Hoje em dia, está na moda buscar a verdade, mas é um tabu dizer que a encontramos. Nossa cultura nos faz acreditar que, embora seja aceitável oferecer um conceito ou uma ideia, não devemos dizer que temos certeza. Lucas era diferente. Ele não estava satisfeito com nada menos do que saber com certeza — para si mesmo e para os outros.
É por isso que, em meio aos acontecimentos sobrenaturais, Lucas nos fornece observações políticas, sociais, geográficas e históricas. Elas podem parecer bem banais, mas todas são importantes. Estamos vendo que todos esses eventos ocorreram em tempo histórico real. Embora as pessoas naquela época não tivessem Google ou mídias sociais, elas saberiam quem havia servido como governador e quando. Eles poderiam ter ido ao arquivo público e procurado o nome de José. O escritor do Evangelho não estava fornecendo uma filosofia, uma ideia ou mesmo uma religião.

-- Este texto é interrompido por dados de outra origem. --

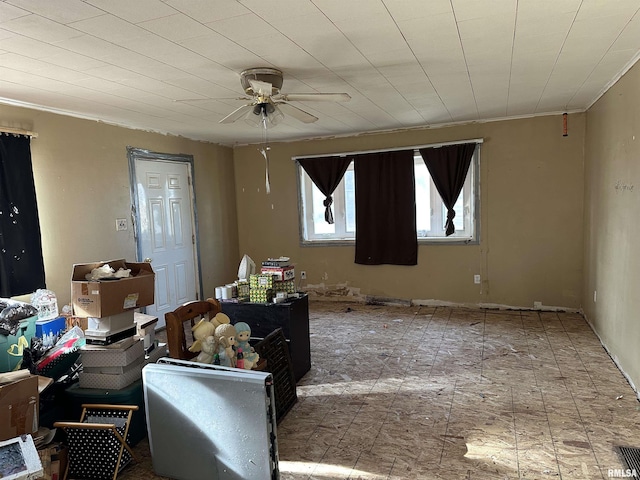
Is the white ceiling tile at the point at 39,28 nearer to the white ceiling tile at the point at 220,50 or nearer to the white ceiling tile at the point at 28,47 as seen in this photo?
the white ceiling tile at the point at 28,47

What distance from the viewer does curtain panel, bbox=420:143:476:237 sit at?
5.21 m

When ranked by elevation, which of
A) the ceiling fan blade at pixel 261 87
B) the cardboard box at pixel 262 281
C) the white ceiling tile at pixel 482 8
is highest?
the white ceiling tile at pixel 482 8

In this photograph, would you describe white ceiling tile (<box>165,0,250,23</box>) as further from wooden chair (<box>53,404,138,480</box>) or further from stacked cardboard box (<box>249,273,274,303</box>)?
wooden chair (<box>53,404,138,480</box>)

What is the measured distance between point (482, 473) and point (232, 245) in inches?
199

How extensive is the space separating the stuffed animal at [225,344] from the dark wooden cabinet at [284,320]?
0.70 metres

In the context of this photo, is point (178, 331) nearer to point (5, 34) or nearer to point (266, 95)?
point (266, 95)

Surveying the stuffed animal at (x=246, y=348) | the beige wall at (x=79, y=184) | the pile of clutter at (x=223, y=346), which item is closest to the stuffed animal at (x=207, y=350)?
the pile of clutter at (x=223, y=346)

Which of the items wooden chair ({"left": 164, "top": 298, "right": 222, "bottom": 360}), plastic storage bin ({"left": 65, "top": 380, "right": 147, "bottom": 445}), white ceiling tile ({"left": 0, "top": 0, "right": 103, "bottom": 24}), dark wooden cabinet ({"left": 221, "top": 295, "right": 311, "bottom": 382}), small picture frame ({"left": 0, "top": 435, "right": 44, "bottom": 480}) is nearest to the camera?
small picture frame ({"left": 0, "top": 435, "right": 44, "bottom": 480})

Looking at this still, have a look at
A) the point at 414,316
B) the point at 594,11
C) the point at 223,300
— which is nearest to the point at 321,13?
the point at 594,11

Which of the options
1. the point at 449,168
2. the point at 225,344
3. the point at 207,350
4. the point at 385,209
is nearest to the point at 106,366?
the point at 207,350

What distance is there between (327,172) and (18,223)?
12.1ft

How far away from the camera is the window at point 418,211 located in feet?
17.7

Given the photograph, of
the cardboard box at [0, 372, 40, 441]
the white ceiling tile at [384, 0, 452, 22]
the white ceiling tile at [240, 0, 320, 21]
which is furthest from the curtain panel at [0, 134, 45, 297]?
the white ceiling tile at [384, 0, 452, 22]

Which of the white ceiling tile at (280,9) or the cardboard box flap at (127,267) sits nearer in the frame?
the white ceiling tile at (280,9)
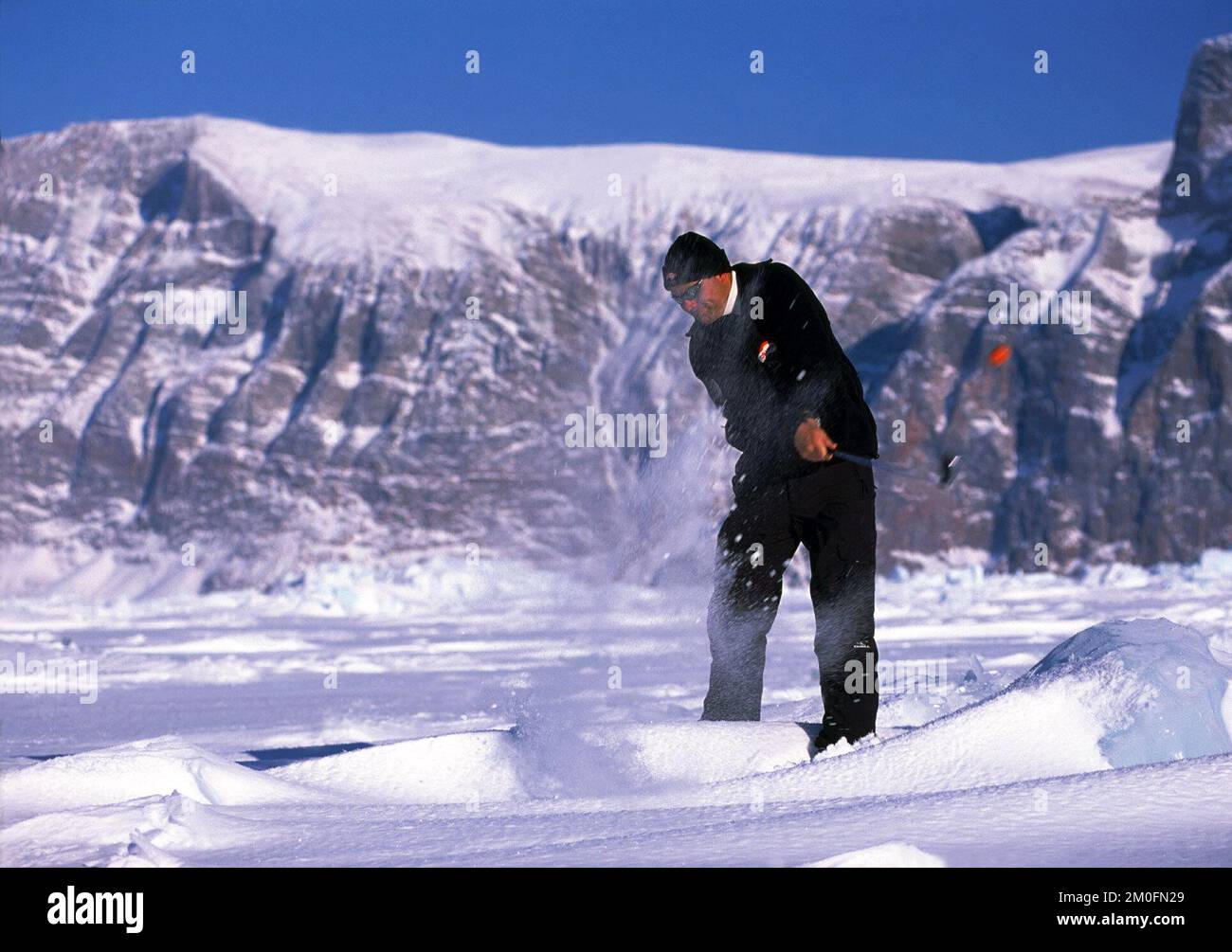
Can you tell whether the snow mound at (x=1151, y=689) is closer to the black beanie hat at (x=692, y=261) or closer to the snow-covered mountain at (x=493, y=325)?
the black beanie hat at (x=692, y=261)

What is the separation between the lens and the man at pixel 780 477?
4035 millimetres

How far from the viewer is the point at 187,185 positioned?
14950 centimetres

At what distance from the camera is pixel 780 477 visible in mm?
4203

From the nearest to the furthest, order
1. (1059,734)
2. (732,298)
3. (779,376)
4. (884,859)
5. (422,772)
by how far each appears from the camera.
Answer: (884,859)
(1059,734)
(422,772)
(779,376)
(732,298)

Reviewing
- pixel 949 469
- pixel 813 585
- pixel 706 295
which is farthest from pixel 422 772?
pixel 949 469

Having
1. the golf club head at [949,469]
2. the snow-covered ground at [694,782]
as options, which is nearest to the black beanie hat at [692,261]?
the golf club head at [949,469]

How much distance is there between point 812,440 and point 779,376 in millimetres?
421

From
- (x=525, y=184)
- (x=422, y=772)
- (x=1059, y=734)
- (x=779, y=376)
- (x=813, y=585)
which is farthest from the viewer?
(x=525, y=184)

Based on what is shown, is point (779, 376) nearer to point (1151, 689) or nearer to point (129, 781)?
point (1151, 689)

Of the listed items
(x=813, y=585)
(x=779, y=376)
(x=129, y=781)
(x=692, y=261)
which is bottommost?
(x=129, y=781)

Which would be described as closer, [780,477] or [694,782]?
[694,782]

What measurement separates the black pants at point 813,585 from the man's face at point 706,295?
0.55m

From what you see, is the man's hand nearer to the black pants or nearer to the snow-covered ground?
the black pants

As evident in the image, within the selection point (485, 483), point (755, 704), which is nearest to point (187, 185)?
point (485, 483)
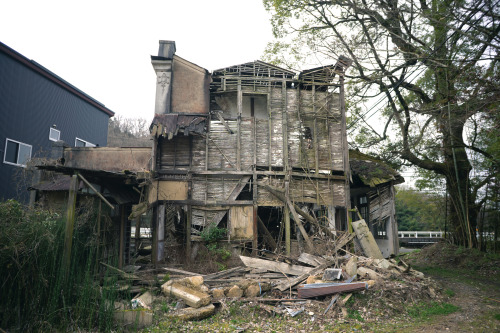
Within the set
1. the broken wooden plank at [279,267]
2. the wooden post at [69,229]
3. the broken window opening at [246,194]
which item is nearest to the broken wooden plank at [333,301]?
the broken wooden plank at [279,267]

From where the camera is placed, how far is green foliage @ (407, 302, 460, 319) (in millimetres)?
7338

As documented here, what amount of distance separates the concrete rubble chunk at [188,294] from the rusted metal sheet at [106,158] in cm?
675

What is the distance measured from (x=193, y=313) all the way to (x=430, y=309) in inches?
224

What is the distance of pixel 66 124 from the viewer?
2006cm

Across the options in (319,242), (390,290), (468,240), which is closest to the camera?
(390,290)

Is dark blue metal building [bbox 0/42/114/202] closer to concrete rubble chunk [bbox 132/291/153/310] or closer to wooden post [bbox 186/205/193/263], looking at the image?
wooden post [bbox 186/205/193/263]

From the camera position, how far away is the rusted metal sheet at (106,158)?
13367 mm

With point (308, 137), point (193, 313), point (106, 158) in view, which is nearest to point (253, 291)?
point (193, 313)

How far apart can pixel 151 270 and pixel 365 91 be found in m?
11.5

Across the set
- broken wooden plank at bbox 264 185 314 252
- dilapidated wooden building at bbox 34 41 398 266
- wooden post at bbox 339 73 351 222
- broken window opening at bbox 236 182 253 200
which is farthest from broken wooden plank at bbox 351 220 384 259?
broken window opening at bbox 236 182 253 200

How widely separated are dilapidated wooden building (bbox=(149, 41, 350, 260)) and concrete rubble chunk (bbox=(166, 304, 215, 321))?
4.68m

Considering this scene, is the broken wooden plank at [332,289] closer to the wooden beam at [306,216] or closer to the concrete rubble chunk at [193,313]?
the concrete rubble chunk at [193,313]

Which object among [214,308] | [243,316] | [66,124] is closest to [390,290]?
[243,316]

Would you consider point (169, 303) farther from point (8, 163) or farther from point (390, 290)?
point (8, 163)
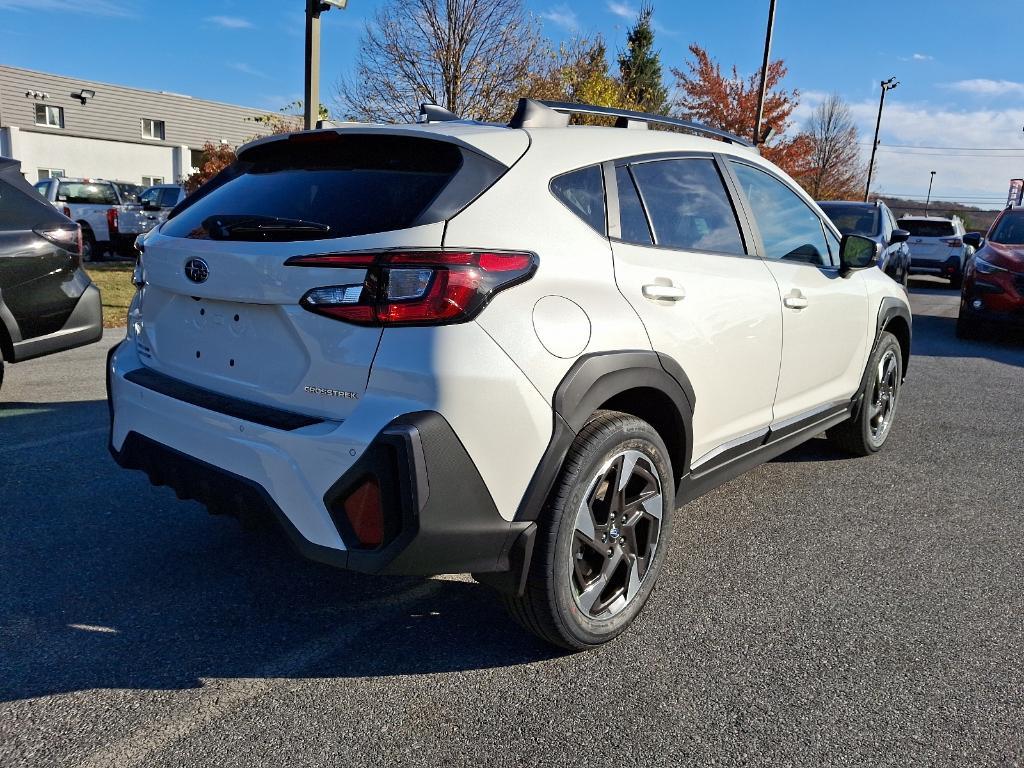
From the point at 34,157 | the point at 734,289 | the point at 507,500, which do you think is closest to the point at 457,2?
the point at 734,289

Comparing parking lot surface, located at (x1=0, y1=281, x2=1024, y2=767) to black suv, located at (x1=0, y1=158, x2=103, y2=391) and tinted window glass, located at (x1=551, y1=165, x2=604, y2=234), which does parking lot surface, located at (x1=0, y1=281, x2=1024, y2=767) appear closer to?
tinted window glass, located at (x1=551, y1=165, x2=604, y2=234)

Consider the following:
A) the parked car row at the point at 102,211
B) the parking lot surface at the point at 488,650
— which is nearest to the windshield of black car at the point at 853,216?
the parking lot surface at the point at 488,650

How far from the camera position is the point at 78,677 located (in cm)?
252

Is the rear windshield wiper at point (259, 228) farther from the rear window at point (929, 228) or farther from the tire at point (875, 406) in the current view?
the rear window at point (929, 228)

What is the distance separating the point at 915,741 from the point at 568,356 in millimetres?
1459

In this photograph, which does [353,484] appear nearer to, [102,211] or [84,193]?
[102,211]

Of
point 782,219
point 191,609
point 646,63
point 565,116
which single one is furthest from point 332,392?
point 646,63

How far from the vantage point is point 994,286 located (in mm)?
10312

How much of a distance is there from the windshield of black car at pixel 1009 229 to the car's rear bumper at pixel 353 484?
36.6 feet

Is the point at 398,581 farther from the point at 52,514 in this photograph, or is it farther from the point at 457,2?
the point at 457,2

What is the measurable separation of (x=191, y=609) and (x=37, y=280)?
11.7 feet

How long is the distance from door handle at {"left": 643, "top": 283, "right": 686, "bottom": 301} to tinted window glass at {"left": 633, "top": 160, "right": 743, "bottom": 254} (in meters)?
0.19

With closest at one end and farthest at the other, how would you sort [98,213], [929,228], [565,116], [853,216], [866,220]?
[565,116], [866,220], [853,216], [98,213], [929,228]

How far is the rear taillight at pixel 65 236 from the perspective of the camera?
18.4 ft
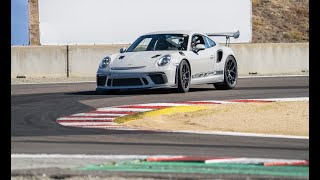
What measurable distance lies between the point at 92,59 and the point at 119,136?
13.7 m

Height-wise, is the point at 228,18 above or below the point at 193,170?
above

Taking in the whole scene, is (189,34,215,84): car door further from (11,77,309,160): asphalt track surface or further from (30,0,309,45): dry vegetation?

Lucas, com cada palavra e cada detalhe, deixou bem claro que a história de Jesus não existe em um vácuo.
Os historiadores do primeiro e segundo séculos não tinham dúvidas quanto à realidade de Jesus. Tácito, um historiador romano que escreveu no início do século II, não tinha interesse em apoiar as alegações de Cristo, mas estava absolutamente convencido de que Jesus não era mitológico.[1] Josefo, um historiador judeu que escreveu em 93 d.C., afirmou o fato de que a vida, a morte e a ressurreição de Jesus foram proclamadas por seus seguidores.[2]
A questão é esta: quando lemos que Maria colocou seu filho primogênito em uma manjedoura, ela de fato fez isso. Quando lemos que o menino que ela deu à luz foi concebido pelo poder do Espírito Santo, ele realmente foi concebido assim. Esses elementos sobrenaturais são uma parte intrínseca do relato do Evangelho, e a inclusão dos detalhes históricos por Lucas serve para enfatizar sua afirmação de que seu Evangelho pertence à seção de história, não à estante de ficção.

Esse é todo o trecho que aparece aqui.